The war may have been close-run, but the end was not surprising—except to most Germans. Knox writes that even before Hitler began his ascent to power, most people in the center and the right had accepted the myth that Germany’s defeat had come at the hands of the Jews and the Communists rather than as a result of the devastating victories won by Allied armies on the western front from July to November 1918.

The Italians had been on the winning side, but they had not won the war. For all the dreams of nationalist leaders, Italy’s paltry gains at the peace table paled before the suffering that resulted from 600,000 dead and the devastation inflicted on northern Italy by the Austro-German Caporetto offensive in late 1917. The similarity between the two nations lay in the profound disillusionment both societies experienced after the war. That disillusionment exacerbated the deep divisions so carefully delineated in the first half of Knox’s book, and served to drive a great many to the right to escape the bogeyman raised when Vladimir Lenin’s Bolsheviks seized power in Russia.

What was also so vastly different in the reaction of the Germans and Italians from that of the French and the British was their acceptance, in fact their embrace, of war as an ennobling and inspiring experience. Ernst Jünger’s ferocious account of his experiences as a frontline storm troop officer on the western front, where he had been wounded numerous times and earned the Orden Pour Le Mérite, was far more typical of the German reaction to the war than Erich Maria Remarque’s antiwar novel, All Quiet on the Western Front.

From the first, Hitler’s message to the German people was that there would be war, and only the most obtuse could have believed anything else. In a speech in November 1930, in front of a crowd that ranged upward of 7,000, he announced what he would repeat again and again throughout his electioneering travels in Germany: “When today so many preach that we are entering the age of peace, I can only say: my dear fellows, you have badly misinterpreted the horoscope of the age, for it points not to peace but to war as never before.” A man who said what he meant, Hitler was to launch the most catastrophic war in history less than a decade later.

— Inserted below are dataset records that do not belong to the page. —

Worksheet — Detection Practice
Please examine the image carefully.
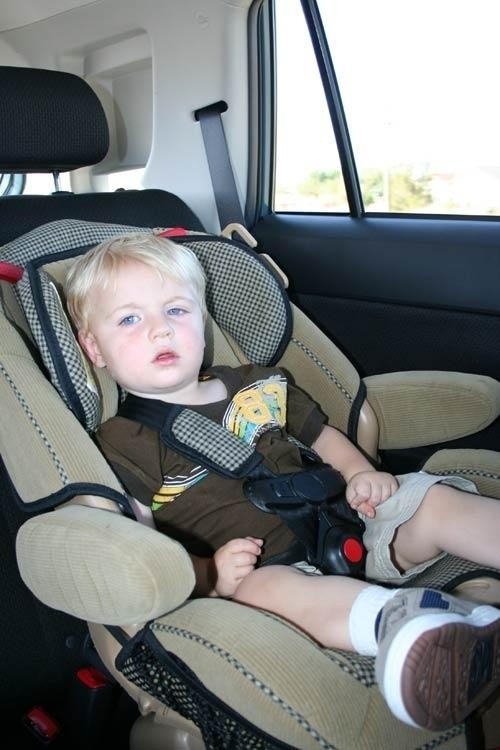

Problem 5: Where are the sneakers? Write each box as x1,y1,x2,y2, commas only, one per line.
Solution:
377,587,499,729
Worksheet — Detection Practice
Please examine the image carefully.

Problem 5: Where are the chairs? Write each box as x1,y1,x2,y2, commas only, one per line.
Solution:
0,63,499,747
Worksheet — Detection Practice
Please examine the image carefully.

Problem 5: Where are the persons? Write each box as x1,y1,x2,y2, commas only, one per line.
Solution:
62,233,500,731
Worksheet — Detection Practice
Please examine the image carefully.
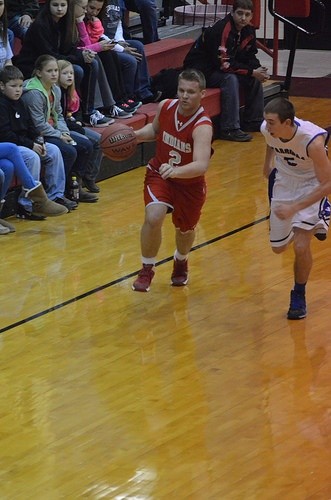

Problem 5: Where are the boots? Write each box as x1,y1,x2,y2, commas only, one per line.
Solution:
0,199,15,234
22,180,69,217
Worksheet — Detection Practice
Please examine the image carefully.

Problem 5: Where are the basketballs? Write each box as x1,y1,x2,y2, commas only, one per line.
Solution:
101,124,137,161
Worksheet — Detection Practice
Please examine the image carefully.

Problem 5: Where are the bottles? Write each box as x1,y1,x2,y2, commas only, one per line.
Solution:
35,132,44,147
70,177,79,204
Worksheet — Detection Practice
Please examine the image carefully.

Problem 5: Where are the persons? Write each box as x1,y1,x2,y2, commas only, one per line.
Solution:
22,54,99,211
23,1,109,128
74,0,133,124
183,0,270,142
57,59,104,193
0,0,13,72
6,1,33,53
0,65,78,221
125,0,161,43
0,142,69,234
84,0,143,113
127,69,215,292
97,0,162,105
259,97,331,321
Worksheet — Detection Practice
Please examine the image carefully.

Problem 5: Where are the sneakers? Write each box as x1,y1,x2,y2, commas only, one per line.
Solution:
65,186,99,203
110,106,133,119
82,175,100,192
17,203,46,219
83,110,114,127
118,99,142,113
146,91,162,103
170,258,189,285
54,196,78,209
0,224,10,234
241,120,263,132
314,233,327,241
219,126,253,142
132,263,155,292
287,289,308,319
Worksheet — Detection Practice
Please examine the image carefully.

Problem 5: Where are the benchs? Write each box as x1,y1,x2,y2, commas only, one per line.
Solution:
0,37,283,219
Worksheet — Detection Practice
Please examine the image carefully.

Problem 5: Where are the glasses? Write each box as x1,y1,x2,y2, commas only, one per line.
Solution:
75,2,88,10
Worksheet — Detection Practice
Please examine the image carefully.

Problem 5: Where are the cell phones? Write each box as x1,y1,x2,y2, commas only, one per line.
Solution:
109,42,118,45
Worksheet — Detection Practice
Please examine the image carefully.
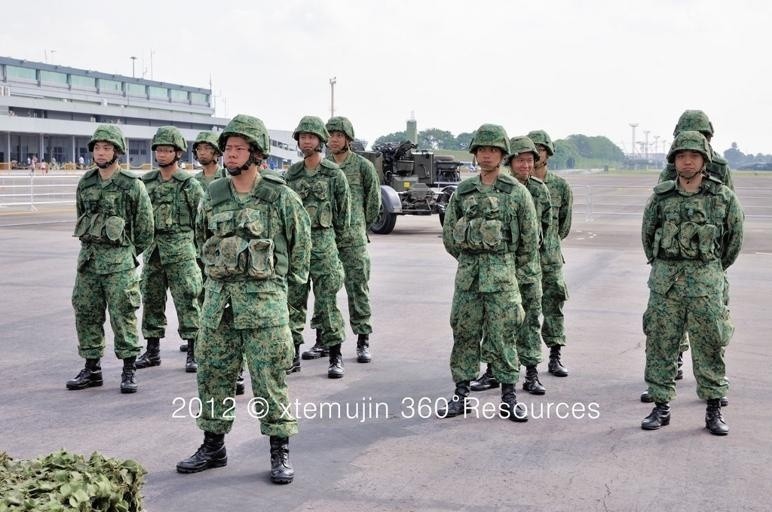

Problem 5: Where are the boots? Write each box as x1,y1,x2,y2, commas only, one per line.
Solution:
66,326,729,485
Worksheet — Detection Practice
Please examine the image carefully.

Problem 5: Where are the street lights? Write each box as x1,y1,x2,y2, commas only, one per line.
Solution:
629,122,668,165
330,76,337,116
129,55,137,77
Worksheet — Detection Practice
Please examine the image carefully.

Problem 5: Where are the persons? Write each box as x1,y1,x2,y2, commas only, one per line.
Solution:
177,114,313,484
30,109,745,436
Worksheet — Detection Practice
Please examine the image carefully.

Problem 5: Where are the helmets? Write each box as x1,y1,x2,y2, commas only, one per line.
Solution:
87,115,355,156
666,110,713,165
468,124,555,166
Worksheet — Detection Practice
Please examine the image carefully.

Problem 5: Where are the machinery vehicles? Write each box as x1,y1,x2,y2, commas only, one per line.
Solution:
368,141,462,234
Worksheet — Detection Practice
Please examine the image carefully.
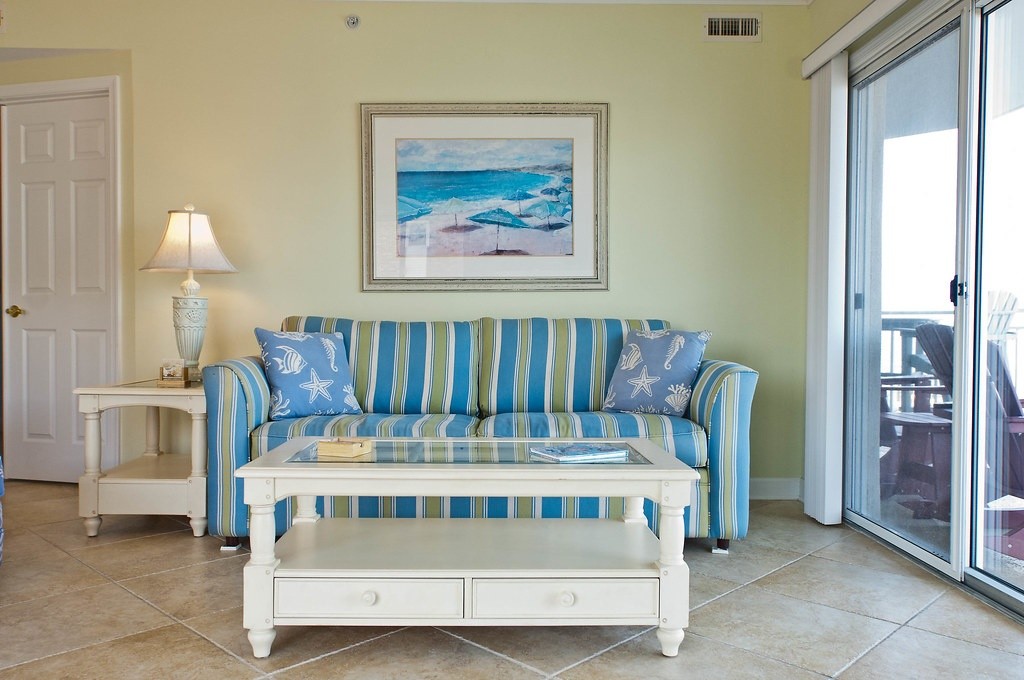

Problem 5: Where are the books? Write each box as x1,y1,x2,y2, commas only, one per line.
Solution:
317,437,372,457
529,444,629,462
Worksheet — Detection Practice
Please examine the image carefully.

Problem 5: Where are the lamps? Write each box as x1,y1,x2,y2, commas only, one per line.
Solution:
139,203,239,383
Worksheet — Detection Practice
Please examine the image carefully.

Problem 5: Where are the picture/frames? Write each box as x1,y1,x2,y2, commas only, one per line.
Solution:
359,101,610,291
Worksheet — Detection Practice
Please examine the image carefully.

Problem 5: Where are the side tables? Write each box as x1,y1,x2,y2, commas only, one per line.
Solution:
73,377,208,537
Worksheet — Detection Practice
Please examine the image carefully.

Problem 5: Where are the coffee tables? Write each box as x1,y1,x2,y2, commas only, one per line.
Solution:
236,435,702,659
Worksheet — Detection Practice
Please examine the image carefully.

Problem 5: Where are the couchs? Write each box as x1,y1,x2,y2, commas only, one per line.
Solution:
203,312,757,554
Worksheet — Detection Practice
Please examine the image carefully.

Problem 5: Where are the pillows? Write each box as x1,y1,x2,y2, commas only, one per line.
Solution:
255,327,362,420
281,316,481,417
602,330,712,419
478,315,673,415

To the Threshold of Power makes an extraordinary contribution to our knowledge about the intellectual, ideological, and social forces that brought Mussolini and Hitler to power.

As with Gerhard Weinberg’s brilliant examination of the strategic framework of World War II, Knox’s work represents the definitive study of the creation of these two tyrannies. We can only eagerly await his next volume on how ideology, politics, and leadership contributed to the formation of German and Italian strategy in the run up to World War II and to their conduct of that war.